See also: Treasury Department Takes Lead in Efforts to Ease Banking Regulation
Regulatory Barriers ‘Higher than They Need to Be’Keith Costello, CEO, president and co-founder of Florida-based Locality Bank, said in his remarks that for de novo banks, “the barriers are higher than they need to be, and addressing unnecessary regulatory hurdles could make a significant difference in enhancing healthy competition.”
Costello noted that in 2015, there were 11 banks headquartered in Broward County, Florida — five years later, there were only three. Locality was launched in the wake of the pandemic in 2022, and Costello asserted that starting a new bank can face challenges in the bid to become financially viable.
The regulatory environment, he added, has added pressures through the fact that banks must stick to the business models inherent in the applications themselves. Locality, for its part, has been focused on small business lending.
The business plan, he told lawmakers, “has to endure from submission to the regulators through opening to three years of operations. Any deviation from that plan creates significant work because regulators perceive a change as all risk rather than the strength of an adaptable, resilient team responding to market conditions and feedback.”
Mary Usategui, CEO and president of BankMiami, said that her bank opened for business in March of this year.
She stated in her testimony that the process took months longer than anticipated, in part due to high capital requirements.
In addition, per her remarks, “the Federal Reserve no longer reviews applications to establish operational accounts until the charter is officially issued and FDIC insurance is received. This means that despite having a charter and federal deposit insurance, banks cannot operate independently for weeks awaiting account access, or they need to find a workaround, such as settlement through a correspondent bank.”
Costello, Usategui and Berlau, voiced support for the House legislation sponsored by subcommittee Chairman Rep. Andy Barr, R-Ky. The potential regulation has passed committee and is titled the “Promoting New Bank Formation Act.” The act would establish a three-year phase in period for new banks to comply with federal capital standards.

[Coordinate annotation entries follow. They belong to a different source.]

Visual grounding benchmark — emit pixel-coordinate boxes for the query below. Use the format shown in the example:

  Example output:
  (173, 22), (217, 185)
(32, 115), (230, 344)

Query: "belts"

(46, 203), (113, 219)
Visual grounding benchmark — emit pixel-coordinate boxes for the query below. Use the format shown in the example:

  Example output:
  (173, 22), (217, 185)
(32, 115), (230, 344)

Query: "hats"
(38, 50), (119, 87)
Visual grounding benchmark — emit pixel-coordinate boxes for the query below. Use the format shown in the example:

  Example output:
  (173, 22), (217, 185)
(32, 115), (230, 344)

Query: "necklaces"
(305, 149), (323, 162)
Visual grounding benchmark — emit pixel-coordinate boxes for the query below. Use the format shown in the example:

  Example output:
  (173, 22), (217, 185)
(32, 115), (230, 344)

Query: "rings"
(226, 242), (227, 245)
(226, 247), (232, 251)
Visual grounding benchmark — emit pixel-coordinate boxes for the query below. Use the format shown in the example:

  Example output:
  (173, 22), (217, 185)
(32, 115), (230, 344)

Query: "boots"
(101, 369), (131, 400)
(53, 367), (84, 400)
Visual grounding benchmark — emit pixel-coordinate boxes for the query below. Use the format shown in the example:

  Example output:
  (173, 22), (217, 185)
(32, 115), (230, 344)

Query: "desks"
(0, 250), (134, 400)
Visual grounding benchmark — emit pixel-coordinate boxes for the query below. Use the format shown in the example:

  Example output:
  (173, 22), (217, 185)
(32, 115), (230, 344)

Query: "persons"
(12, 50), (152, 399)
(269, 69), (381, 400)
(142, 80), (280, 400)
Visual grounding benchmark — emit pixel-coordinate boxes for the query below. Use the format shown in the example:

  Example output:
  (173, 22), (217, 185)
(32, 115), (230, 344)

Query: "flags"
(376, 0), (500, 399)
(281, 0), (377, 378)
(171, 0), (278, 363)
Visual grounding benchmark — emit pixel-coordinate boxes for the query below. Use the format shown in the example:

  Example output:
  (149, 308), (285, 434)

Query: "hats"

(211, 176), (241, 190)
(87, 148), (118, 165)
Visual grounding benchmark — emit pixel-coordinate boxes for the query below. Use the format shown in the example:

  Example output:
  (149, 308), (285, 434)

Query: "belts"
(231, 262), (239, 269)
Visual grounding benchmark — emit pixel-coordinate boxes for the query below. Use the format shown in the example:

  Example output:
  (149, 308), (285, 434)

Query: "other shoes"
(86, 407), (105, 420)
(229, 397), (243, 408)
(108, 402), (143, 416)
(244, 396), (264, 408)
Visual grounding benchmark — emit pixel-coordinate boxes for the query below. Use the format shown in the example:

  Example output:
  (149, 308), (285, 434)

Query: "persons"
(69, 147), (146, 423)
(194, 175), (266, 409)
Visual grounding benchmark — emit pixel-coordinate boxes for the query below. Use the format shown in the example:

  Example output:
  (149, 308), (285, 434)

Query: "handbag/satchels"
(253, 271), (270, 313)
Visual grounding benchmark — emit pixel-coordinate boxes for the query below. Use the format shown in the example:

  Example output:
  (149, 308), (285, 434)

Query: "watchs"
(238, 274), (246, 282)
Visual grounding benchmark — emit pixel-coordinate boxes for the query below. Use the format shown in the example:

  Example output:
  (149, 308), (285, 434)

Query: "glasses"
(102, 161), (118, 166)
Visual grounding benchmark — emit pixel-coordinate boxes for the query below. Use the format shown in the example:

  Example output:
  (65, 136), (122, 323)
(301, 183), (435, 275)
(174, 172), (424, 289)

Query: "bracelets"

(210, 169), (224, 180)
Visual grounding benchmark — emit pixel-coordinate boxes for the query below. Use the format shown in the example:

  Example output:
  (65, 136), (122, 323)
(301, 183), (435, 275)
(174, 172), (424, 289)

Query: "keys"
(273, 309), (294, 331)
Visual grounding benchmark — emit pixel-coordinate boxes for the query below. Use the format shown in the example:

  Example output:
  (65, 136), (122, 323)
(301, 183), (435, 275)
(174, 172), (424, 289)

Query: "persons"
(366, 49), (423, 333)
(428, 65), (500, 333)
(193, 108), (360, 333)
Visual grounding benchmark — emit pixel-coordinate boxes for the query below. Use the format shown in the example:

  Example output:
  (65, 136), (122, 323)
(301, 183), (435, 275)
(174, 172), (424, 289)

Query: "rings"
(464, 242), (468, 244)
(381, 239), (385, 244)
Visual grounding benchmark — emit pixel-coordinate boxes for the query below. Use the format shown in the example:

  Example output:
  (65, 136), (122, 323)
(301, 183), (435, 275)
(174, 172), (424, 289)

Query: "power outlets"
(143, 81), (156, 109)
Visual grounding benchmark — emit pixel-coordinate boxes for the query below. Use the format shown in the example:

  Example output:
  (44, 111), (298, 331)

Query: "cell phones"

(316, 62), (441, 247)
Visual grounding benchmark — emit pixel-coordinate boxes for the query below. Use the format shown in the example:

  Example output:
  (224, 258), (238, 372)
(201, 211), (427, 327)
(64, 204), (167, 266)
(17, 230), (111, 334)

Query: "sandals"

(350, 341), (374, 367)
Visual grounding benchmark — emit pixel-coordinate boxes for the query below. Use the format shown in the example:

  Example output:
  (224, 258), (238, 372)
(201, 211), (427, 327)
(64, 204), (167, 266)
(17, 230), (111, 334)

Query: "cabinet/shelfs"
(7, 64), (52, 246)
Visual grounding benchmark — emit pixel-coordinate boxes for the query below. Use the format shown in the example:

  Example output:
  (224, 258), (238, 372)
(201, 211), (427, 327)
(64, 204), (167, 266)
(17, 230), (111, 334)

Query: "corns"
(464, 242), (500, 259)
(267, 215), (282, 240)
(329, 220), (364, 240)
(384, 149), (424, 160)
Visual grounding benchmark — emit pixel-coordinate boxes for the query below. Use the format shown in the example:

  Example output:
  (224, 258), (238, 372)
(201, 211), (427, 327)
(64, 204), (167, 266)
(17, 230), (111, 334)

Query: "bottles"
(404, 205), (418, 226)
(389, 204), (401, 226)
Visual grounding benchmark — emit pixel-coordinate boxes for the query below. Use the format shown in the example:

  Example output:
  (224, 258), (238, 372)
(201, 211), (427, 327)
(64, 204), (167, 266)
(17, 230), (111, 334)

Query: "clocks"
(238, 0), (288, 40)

Amanda Allexon, a partner of Simpson Thacher’s Financial Institutions Practice, said that bank merger and de novo applications are hampered by long processing periods, and are reviewed by multiple agencies.
“There are many times when the review is merely duplicative and serves no regulatory purpose,” Allexon said in her testimony. “The Federal Reserve could take steps to standardize and make more predictable its current process for waiving applications at the holding company level if there is an underlying Bank Merger Act filing and certain other factors are met.”